Preis- und Abrechnungsfragen
Für akzeptierte Mehrmengen entsteht regelmäßig ein Vergütungsanspruch in Höhe des vereinbarten Einheitspreises oder einer marktüblichen Vergütung. Wird der Überschuss zurückgewiesen, sind Rechnungen anzupassen. Steuerlich ist zu beachten, dass die Besteuerung grundsätzlich an die tatsächlich geschuldete Gegenleistung anknüpft; verweigerte Mehrmengen sind entsprechend zu korrigieren. Versand- und Rücktransportkosten folgen der Risikoverteilung und den vertraglichen Vereinbarungen.
Gefahrtragung, Eigentum und Eigentumsvorbehalt
Beim Überschuss verbleiben Gefahr und Eigentum grundsätzlich bei der liefernden Partei, solange keine Annahme erfolgt. Wird ein Eigentumsvorbehalt vereinbart, erstreckt sich dieser regelmäßig auch auf die Mehrmenge.
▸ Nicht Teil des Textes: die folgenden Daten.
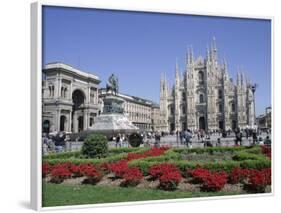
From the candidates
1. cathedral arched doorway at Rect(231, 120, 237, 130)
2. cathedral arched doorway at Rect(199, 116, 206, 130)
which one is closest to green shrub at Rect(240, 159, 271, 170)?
cathedral arched doorway at Rect(231, 120, 237, 130)

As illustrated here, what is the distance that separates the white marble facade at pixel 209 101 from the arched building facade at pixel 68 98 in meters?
1.85

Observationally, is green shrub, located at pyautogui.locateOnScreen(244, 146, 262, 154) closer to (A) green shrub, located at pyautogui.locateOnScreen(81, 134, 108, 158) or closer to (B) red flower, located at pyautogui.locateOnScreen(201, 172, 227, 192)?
(B) red flower, located at pyautogui.locateOnScreen(201, 172, 227, 192)

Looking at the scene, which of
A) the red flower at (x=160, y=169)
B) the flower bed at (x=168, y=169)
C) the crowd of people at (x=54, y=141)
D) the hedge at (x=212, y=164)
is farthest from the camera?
the hedge at (x=212, y=164)

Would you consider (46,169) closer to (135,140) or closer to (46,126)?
(46,126)

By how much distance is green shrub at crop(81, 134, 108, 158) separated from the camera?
11.9 m

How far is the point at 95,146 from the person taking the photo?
1192cm

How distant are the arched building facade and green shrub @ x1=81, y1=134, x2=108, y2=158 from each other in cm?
30

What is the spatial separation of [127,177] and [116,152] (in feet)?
2.08

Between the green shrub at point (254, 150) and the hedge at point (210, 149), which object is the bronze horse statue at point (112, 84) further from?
the green shrub at point (254, 150)

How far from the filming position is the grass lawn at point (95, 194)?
1105cm

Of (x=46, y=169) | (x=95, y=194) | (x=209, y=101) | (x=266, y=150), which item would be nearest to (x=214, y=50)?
(x=209, y=101)

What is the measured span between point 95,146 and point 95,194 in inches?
42.6

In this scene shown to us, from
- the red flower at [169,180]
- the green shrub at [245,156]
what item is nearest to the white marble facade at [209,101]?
the green shrub at [245,156]

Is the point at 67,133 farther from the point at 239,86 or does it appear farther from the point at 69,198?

Bei Zurückweisung der Mehrmenge trifft die liefernde Partei die Pflicht, den Überschuss abzuholen oder eine zumutbare Rücksendemöglichkeit bereitzustellen.
Praktische Konstellationen
Stückschuld und Gattungsschuld
Bei Stückschulden (individuell bestimmte Sache) ist eine Mehrlieferung selten, kann aber etwa bei Zubehörteilen auftreten. Bei Gattungsschulden (Ware nach Art und Menge) ist die Mehrlieferung typischer. Die Rechtsfolgen richten sich in beiden Fällen nach Annahme oder Zurückweisung des Überschusses.
Automatisierte Lieferketten und E-Commerce
In automatisierten Systemen können Rundungs- oder Packeinheitslogiken zu Mehrlieferungen führen. Vertragsklauseln zu Toleranzen, Abnahme und Abrechnung der Mehrmenge sind hier üblich. Für Verbraucherbestellungen gelten ergänzend die verbraucherschützenden Informations- und Rückabwicklungsregeln.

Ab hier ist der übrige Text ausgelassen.